Green certifications have become increasingly important in the food industry, as consumers look for confirmation that their food is being produced and processed in an environmentally friendly manner. In Canada, there has been a recent movement of concerned consumers looking for more transparency within the food industry. Organizations like Food Secure Canada advocate for a better food system that improves the connection between health, sustainability and agriculture.

In February 2020, the Minister of Agriculture and Agri-Food stated that the Canadian Federation of Agriculture would invest in a new sustainability initiative. The Canadian Federation of Agriculture is the largest farm organization in Canada, representing over 200,000 farms. The organization has played a critical role in advancing environmental sustainability practices within the food industry.

The Canadian Agri-Food Sustainability Initiative (CASI) will work with farmers, manufacturers, food processors and retailers to improve transparency in the Canadian food system. The initiative will promote sustainability through an integrated process that depends on data and collaboration to transform the food industry and improve relations with consumers.

The Canadian Food System

Canada is one of the top five exporters of food in the world. The Canadian agriculture and agri-food system generates over $100 billion in sales annually and employs over 2 million people. The agricultural food system is a significant player in Canada’s economic wealth and stability. However, like other large agricultural exporters — such as the United States — Canada has faced recent scrutiny over their production practices. Many large-scale and industrialized agriculture productions are harmful to the environment and detrimental to human health.

With such a large proportion of Canadian food exported, many domestic consumers distrust the public policies that lack transparency over the industry’s environmental impact and unsafe production practices.

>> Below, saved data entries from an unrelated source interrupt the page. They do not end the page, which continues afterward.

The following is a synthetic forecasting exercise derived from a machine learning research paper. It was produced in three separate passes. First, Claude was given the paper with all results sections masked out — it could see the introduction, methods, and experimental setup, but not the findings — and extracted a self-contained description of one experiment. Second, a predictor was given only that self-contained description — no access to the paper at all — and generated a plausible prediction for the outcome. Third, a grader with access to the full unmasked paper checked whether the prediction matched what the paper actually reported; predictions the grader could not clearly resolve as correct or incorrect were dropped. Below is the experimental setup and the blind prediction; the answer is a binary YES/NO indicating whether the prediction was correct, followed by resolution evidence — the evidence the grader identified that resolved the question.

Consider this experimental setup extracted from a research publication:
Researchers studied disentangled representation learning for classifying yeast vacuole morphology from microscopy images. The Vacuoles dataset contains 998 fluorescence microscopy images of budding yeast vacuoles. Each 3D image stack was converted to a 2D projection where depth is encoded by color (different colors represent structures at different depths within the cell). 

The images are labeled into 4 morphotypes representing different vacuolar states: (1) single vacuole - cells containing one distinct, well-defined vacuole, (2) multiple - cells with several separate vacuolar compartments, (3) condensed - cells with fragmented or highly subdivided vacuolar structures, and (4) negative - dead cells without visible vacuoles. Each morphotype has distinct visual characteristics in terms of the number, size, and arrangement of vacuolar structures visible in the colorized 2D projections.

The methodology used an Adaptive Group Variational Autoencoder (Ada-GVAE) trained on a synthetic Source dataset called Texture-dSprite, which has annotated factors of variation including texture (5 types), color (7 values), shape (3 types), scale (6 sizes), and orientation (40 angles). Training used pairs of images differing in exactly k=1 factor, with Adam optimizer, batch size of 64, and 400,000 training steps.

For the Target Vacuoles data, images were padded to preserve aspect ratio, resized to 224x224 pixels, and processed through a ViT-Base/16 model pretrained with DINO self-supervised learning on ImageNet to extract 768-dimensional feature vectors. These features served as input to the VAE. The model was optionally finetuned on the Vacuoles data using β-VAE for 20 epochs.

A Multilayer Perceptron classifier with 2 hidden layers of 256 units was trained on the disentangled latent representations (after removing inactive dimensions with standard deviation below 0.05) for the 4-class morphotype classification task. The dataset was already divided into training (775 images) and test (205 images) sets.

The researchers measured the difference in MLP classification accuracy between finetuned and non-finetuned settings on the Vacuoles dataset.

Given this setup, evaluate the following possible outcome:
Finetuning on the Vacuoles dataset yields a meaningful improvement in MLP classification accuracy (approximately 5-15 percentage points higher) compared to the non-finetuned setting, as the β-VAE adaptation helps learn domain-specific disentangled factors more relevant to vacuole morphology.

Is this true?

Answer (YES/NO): NO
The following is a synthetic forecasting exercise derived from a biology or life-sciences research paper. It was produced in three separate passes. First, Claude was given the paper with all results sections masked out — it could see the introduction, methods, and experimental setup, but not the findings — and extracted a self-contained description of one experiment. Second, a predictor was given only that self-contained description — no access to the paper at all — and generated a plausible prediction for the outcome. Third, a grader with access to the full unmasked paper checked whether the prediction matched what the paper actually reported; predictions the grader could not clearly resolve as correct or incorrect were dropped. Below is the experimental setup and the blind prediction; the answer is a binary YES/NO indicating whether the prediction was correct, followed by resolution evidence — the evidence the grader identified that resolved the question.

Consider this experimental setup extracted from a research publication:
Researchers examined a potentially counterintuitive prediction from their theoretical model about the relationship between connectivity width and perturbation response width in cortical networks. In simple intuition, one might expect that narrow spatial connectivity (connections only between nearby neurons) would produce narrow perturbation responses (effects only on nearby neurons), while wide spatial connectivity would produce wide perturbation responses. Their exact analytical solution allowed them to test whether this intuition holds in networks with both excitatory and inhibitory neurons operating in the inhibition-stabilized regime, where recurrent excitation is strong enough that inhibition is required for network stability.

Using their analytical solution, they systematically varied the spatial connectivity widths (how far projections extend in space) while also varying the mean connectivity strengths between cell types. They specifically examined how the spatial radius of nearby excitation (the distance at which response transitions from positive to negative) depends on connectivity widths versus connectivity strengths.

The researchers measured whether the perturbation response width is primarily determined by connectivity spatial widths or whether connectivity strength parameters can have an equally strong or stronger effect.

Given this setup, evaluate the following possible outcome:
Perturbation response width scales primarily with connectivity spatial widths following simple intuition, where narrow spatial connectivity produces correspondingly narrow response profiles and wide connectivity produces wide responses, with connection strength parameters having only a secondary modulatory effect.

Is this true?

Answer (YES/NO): NO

With the creation of the Candian Agri-Food Sustainability Initiative, the federal government hopes to facilitate improved sustainability throughout the food industry.

The Canadian Agri-Food Sustainability Initiative

The Canadian Agri-Food Sustainability Initiative includes a federal investment of $560,000. These funds will go toward the creation of an online forum that advances the analytic capabilities of producers and farmers. By creating a new network around sustainability, the project hopes to track the progress of sustainable practices in the Canadian food industry.

The initiative will also help producers and processors work together to certify products with sustainability labels that consumers are looking for. The Canadian Agri-Food Sustainability Initiative will rely on data analytics and real-time analysis of food production and processing to find solutions to unsustainable issues. From a consumer standpoint, it will increase trust in the use of food labels and regulate claims regarding the quality of various products.

Sustainability in the Agri-Food Industry

Canada’s agricultural system relies on the production of corn, potatoes, soybeans and commodity grains like wheat. Western parts of Canada have a higher production of beef, while the Eastern side focuses more on poultry. Unlike other top food exporters, Canada has been steadily growing the organic aspect of their production processes at a rate of 20% per year.

However, the percentage of land utilized for organic farming is meager — around 1.8 percent in 2017. Despite this, organic products still valued around $5.4 billion in both domestic and exported goods.

With such an economic reliance on the agricultural industry, the farm community, consumers and other concerned citizens are working together to ensure they manage Canadian soil more responsibly. According to the Canadian Federation of Agriculture, solutions like climate change research, bioeconomic strategy and the continuation of research and innovation within the industry will be key to future success.

Improving the Future of Canadian Agriculture

With this new initiative in place, agriculturists can have more confidence in growing organic products. Consumers, too, will be able to put their trust in the food industry, knowing the food they’re purchasing was grown sustainably.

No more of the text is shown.